Il résulte de l’article 10 de la loi n°71-1130 du 31 décembre 1971, modifié par la loi du 10 juillet 1991 portant réforme de certaines professions judiciaires et juridiques, que sauf en cas d’urgence ou de force majeure ou lorsqu’il intervient au titre de l’aide juridictionnelle totale ou de la troisième partie de la loi n° 91-647 du 10 juillet 1991 relative à l’aide juridique, l’avocat conclut par écrit avec son client une convention d’honoraires, qui précise notamment le montant ou le mode de détermination des honoraires couvrant les diligences prévisibles, ainsi que les divers frais et débours envisagés.
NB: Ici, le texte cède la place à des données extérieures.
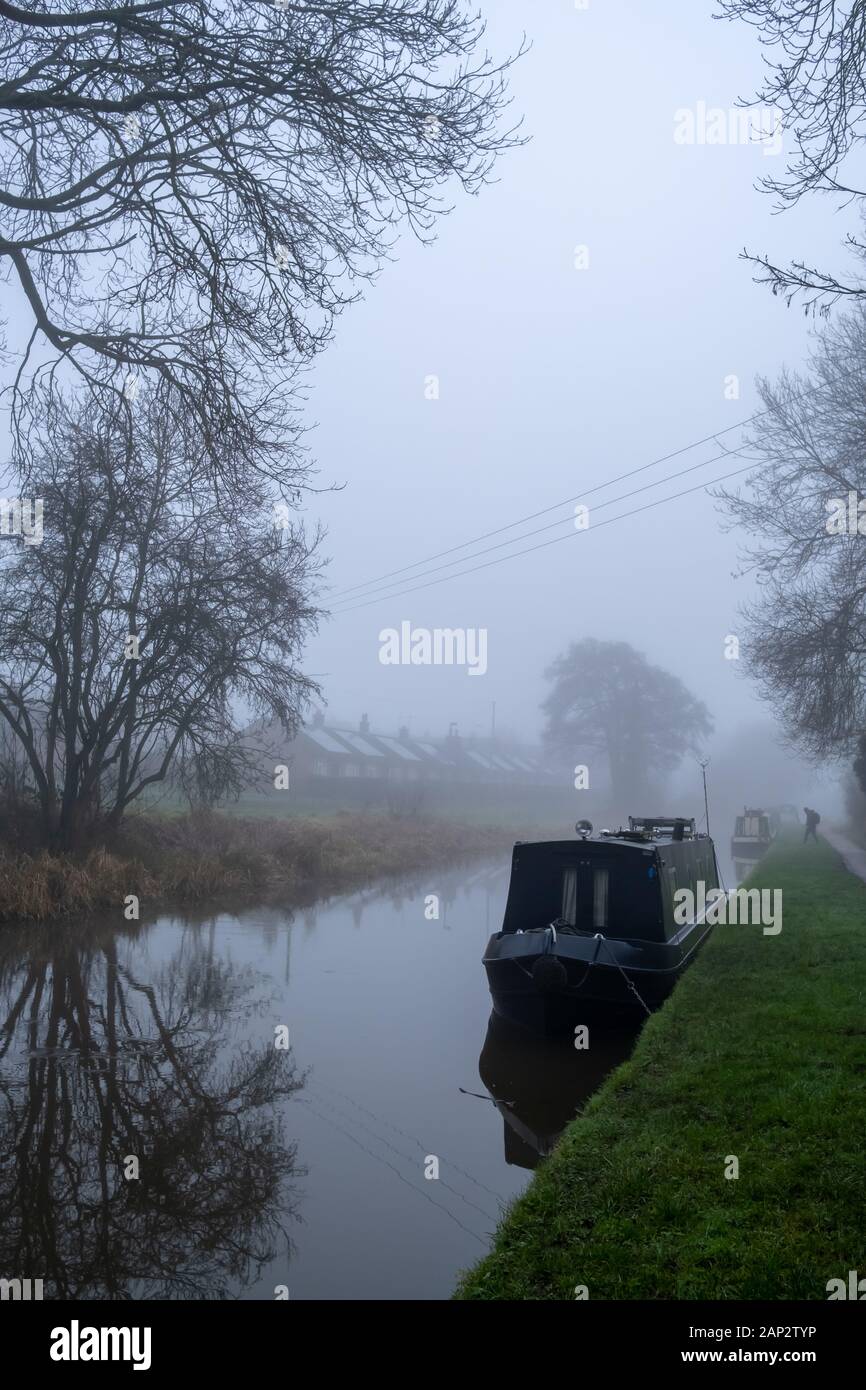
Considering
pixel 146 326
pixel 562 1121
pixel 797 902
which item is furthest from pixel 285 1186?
pixel 797 902

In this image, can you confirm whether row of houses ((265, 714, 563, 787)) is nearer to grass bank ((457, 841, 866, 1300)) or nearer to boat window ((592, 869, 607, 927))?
boat window ((592, 869, 607, 927))

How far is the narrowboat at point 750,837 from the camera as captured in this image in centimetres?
4181

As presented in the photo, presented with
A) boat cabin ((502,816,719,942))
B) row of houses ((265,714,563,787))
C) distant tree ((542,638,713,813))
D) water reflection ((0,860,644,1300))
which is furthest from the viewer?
distant tree ((542,638,713,813))

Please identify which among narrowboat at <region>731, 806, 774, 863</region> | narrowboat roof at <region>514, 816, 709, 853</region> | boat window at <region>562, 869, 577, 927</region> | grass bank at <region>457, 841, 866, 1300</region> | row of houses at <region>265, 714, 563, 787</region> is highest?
row of houses at <region>265, 714, 563, 787</region>

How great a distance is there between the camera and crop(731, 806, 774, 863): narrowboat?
41.8 meters

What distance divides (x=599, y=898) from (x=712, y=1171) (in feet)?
22.3

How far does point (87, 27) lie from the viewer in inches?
253

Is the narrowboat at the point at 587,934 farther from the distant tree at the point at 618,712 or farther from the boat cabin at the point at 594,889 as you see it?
the distant tree at the point at 618,712

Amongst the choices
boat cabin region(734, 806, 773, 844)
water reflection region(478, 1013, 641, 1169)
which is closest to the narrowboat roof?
water reflection region(478, 1013, 641, 1169)

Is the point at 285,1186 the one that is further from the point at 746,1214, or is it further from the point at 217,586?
the point at 217,586

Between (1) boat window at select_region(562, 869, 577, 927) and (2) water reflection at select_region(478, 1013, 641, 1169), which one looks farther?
(1) boat window at select_region(562, 869, 577, 927)

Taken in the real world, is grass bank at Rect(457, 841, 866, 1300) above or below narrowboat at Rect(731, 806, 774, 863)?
above

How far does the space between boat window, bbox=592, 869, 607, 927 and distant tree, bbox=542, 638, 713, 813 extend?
202 feet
A défaut de convention, les honoraires sont fixés au regard de la situation de fortune du client, de la difficulté de l’affaire, des frais exposés par l’avocat, de sa notoriété et des diligences de celui-ci, conformément au quatrième alinéa de l’article 10 de la loi n°71-1130 du 31 décembre 1971.
Il sera rappelé qu’il n’entre pas dans les pouvoirs du juge de l’honoraire de se prononcer sur l’éventuelle responsabilité civile de l’avocat à l’égard de son client, liée au manquement à son devoir de conseil et d’information, ou à une exécution défectueuse de sa prestation. De tels griefs relèvent de la responsabilité professionnelle de l’avocat et non de l’évaluation des honoraires et ils ne peuvent pas non plus justifier une réduction de sa rémunération.
En l’espèce, il résulte des pièces produites et des explications données par les parties que Monsieur [J] [M] a confié la défense de ses intérêts à Maître [C] [F], membre de la SELARL [F] et Associés dans le cadre d’une procédure devant le juge des contentieux de la protection du tribunal judiciaire de Saintes en défense sur une assignation en vue d’une résiliation de bail d’habitation.
Aucune convention d’honoraires n’a été signée par les parties.
Au vu des pièces produites et des explications des parties, il est établi que Maître [C] [F] a accompli les diligences suivantes :
la tenue d’un rendez-vous physique avec son client le 7 janvier 2021,
l’étude du dossier ;
la rédaction de conclusions en défense en vue de l’audience de renvoi du 8 mars 2021, accompagnées de huit pièces ;
les échanges de mails avec le client.
Les honoraires réclamés s’établissent à un montant total de 1 200 euros toutes taxes comprises, entièrement réglés par Monsieur [J] [M].
La somme sollicitée n’apparaît pas justifiée au regard des diligences accomplies et c’est à juste titre que le bâtonnier de l’ordre des avocats a retenu que même si des diligences certaines avaient été accomplies, Maître [C] [F] n’était pas allé au bout de sa mission, ce qui justifiait de réduire les honoraires de la SELARL [F] et Associés à la somme de 833,33 euros hors taxes, soit 1 000 euros toutes taxes comprises et d’ordonner la restitution de la somme de 200 euros toutes taxes comprises à Monsieur [J] [M].
La décision du bâtonnier de l’ordre des avocats du barreau de Saintes sera donc confirmée.
En l’espèce, le fait générateur de la créance en restitution d’honoraires fixée par la présente ordonnance est de fait postérieur à l’ouverture de la procédure collective, de sorte que la créance n’est pas soumise à déclaration.
Ainsi, les moyens soulevés par Maître [E] [R] et la SELARL EKIP tendant à retenir que la demande de Monsieur [J] [M] se heurterait aux dispositions de l’article L.622-24 du code de commerce, lequel interdit toute action en justice de la part de tous les créanciers dont la créance a une origine antérieure à l’ouverture de la procédure collective est inopérant.
PAR CES MOTIFS :
Nous, Estelle LAFOND, conseillère chargée du secrétariat général de la première présidence, statuant par délégation de la première présidente, par mise à disposition au greffe et par ordonnance réputée contradictoire,
Déclarons le recours de Monsieur [J] [M] recevable et régulier en la forme,
Confirmons l’ordonnance du bâtonnier de l’ordre des avocats du barreau de Saintes en date du 15 septembre 2022.
Disons que les dépens seront employés en frais privilégiés de procédure de liquidation judiciaire.